The standard states that nothing could be done about this because no more information is available from wait() and they didn't want to extend it just for posix_spawn(). But wait() is not the only available method of interprocess communication! Rich Felker, author of the musl C standard library, realized it could easily be easily achieved with pipes, something like this:

int ret;

int pipefd[2];
if (pipe2(pipefd, O_CLOEXEC) != 0) {
	return errno;
}

*pid = fork();
if (*pid < 0) {
	ret = errno;
	close(pipefd[1]);
	close(pipefd[0]);
} else if (*pid == 0) {
	// Child
	close(pipefd[0]);

	execve(path, argv, envp);

	// exec() failed, write errno to the pipe
	ret = errno;
	while (write(pipefd[1], &ret, sizeof(ret)) < sizeof(ret));
	close(pipefd[1]);
	_Exit(127);
} else {
	// Parent
	close(pipefd[1]);

	// Read errno from the pipe
	if (read(pipefd[0], &ret, sizeof(ret)) == sizeof(ret)) {
		// Error occurred, clean up the process
		int wstatus;
		waitpid(*pid, &wstatus, 0);
	} else {
		// No error
		ret = 0;
	}
	close(pipefd[0]);
}

return ret;

Omissions

Several potentially convenient things are missing from the specification. Most frustrating for me is the lack of posix_spawn_file_actions_add[f]chdir(), though there is now a proposal to add it to the next version (at my suggestion).

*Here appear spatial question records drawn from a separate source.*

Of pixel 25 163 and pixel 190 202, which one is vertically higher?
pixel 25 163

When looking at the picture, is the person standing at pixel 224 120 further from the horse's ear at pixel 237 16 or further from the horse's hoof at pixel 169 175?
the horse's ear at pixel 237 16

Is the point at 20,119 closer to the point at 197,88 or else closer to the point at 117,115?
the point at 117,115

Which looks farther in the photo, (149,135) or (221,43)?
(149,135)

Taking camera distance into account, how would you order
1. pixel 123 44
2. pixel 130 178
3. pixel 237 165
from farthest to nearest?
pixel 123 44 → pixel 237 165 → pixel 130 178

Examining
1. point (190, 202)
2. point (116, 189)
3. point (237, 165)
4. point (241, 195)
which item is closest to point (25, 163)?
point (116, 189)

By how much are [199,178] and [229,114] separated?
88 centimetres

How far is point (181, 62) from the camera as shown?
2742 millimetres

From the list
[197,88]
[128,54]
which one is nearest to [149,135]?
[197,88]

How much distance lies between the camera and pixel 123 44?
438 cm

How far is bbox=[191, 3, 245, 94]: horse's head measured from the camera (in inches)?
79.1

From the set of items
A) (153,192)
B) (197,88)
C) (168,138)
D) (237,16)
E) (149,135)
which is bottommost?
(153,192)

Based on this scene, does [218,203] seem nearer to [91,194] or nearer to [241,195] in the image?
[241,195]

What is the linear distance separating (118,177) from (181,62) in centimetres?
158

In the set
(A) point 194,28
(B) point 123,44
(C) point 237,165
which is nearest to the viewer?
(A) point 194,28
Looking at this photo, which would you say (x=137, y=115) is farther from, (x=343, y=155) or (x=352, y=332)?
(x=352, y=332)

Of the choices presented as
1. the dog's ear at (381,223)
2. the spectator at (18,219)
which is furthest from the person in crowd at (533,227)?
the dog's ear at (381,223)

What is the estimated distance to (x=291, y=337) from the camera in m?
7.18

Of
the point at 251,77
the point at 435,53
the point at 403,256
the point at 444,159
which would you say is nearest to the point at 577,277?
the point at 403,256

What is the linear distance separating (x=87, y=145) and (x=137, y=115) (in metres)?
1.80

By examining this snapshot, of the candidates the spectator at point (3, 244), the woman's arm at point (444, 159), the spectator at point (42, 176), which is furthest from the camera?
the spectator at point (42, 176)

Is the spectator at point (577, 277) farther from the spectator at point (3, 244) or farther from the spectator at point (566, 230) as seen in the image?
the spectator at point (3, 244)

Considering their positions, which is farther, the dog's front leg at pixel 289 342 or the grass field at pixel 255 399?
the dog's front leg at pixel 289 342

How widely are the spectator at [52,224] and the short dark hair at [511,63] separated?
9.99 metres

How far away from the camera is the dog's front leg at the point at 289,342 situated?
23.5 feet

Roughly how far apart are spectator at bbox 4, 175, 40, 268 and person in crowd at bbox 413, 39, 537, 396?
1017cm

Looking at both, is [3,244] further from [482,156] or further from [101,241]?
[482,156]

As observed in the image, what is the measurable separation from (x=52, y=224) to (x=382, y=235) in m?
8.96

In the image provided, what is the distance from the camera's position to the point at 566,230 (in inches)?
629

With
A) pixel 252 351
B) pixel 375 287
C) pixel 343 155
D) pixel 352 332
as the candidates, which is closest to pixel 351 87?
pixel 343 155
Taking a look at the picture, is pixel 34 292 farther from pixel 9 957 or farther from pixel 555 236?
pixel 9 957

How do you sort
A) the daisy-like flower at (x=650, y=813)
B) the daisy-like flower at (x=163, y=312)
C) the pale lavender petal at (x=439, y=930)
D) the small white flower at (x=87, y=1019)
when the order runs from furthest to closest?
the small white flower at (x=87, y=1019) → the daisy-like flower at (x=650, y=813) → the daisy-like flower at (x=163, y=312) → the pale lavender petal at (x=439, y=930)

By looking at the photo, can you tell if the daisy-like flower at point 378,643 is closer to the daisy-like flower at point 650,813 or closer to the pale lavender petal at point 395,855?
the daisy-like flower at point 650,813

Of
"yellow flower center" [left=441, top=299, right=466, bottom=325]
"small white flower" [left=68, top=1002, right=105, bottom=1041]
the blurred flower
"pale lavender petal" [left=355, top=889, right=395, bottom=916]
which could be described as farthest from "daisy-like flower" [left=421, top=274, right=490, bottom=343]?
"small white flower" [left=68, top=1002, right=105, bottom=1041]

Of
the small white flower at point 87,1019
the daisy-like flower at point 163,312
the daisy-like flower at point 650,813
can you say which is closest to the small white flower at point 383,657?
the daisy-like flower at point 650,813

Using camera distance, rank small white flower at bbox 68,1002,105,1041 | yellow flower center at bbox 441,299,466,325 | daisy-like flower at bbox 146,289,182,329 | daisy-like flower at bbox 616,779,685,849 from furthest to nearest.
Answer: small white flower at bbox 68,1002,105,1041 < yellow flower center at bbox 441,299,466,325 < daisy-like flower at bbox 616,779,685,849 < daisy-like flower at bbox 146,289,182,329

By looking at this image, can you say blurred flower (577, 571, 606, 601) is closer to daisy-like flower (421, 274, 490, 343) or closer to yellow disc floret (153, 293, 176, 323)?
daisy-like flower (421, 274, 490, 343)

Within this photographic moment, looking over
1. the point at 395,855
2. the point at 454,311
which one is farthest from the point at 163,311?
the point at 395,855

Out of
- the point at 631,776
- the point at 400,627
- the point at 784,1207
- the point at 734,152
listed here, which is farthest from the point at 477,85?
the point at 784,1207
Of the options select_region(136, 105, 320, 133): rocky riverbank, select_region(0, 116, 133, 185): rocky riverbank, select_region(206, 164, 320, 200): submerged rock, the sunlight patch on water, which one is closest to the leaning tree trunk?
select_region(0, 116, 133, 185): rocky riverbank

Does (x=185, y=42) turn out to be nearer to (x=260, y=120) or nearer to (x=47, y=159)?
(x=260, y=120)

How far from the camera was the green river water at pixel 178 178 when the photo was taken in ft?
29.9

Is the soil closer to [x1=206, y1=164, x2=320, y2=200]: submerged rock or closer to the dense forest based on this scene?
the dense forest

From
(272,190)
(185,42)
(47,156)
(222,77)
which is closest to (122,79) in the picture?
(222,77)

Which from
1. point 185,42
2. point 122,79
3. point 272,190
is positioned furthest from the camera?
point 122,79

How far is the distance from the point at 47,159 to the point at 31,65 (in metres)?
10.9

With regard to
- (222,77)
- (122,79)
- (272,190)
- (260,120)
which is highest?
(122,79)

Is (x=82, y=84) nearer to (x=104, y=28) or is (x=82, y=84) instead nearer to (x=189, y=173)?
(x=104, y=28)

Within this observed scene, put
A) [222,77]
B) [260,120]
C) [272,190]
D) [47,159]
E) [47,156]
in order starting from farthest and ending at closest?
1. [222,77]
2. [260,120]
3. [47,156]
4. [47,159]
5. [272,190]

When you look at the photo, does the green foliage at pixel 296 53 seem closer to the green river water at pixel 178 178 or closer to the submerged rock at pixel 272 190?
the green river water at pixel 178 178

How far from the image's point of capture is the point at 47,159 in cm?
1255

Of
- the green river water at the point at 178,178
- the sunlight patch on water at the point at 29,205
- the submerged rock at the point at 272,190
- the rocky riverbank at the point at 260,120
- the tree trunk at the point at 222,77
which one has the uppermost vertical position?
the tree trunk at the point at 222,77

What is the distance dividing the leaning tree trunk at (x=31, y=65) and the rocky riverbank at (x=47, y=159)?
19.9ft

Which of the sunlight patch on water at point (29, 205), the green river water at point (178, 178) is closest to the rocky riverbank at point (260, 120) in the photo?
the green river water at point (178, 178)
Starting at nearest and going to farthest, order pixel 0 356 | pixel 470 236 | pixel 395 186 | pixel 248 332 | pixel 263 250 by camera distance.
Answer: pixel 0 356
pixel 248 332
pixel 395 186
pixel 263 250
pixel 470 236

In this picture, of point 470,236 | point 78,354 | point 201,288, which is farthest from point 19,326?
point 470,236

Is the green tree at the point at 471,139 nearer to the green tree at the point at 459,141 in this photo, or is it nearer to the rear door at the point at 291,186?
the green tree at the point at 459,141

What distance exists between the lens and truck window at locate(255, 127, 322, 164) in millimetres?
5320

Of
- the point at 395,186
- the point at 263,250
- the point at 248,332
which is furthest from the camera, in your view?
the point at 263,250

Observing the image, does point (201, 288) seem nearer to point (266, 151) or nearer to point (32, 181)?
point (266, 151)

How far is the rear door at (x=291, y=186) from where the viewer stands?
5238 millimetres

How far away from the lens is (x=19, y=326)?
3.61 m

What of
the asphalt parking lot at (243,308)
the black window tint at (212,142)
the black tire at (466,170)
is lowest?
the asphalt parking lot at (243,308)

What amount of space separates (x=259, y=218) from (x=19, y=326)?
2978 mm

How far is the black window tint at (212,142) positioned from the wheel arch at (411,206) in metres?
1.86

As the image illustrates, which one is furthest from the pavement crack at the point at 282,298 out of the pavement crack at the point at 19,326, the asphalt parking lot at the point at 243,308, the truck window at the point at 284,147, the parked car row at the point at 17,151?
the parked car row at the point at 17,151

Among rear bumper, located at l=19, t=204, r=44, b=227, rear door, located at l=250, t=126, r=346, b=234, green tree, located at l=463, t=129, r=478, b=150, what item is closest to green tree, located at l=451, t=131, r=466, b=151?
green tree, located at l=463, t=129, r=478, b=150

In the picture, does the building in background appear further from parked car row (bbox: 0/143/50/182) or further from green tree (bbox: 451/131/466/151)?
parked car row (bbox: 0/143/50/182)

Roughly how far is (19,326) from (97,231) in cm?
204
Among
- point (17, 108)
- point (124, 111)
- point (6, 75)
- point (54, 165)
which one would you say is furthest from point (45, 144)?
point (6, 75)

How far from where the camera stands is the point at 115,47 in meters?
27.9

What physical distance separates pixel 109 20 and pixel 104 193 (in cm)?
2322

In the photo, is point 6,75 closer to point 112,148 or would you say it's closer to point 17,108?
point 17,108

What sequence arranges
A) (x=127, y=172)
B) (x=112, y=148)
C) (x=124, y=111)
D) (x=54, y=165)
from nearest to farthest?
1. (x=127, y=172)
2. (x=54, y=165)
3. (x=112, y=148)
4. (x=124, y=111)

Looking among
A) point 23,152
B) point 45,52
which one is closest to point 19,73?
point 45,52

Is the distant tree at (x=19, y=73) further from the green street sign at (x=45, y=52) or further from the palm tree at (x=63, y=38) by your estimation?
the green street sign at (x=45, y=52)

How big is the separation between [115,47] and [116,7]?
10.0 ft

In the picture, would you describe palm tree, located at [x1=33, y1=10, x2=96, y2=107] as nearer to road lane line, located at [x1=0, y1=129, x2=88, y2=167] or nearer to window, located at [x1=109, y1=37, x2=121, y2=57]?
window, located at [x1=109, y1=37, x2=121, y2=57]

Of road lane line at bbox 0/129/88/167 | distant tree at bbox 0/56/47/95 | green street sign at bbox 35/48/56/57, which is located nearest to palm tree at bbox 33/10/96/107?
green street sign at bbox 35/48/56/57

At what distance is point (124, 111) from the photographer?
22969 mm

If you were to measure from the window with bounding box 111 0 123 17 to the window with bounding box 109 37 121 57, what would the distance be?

Another thing notably missing from POSIX is the execvpe() function, an exec() that lets you specify both the argument vector and environment variables while following the PATH. This would be helpful for implementing posix_spawnp(). Luckily there's a cheeky way to emulate it:

int execvpe(const char *file, char *const argv[], char *const envp[]) {
	extern char **environ;
	environ = envp; // Yeah, just clobber the global variable
	return execvp(file, argv);
}

For more general use, one would need to be more careful about things like thread safety and restoring the original environment on failure. But it's good enough for posix_spawnp() since we've already fork()ed.

Redemption

I'm not just venting frustration — I've decided to do something about all this by writing a replacement spawn()-type API here. It's part of bfs, but it should be fairly self-contained. If there's enough interest I could separate it out into its own project.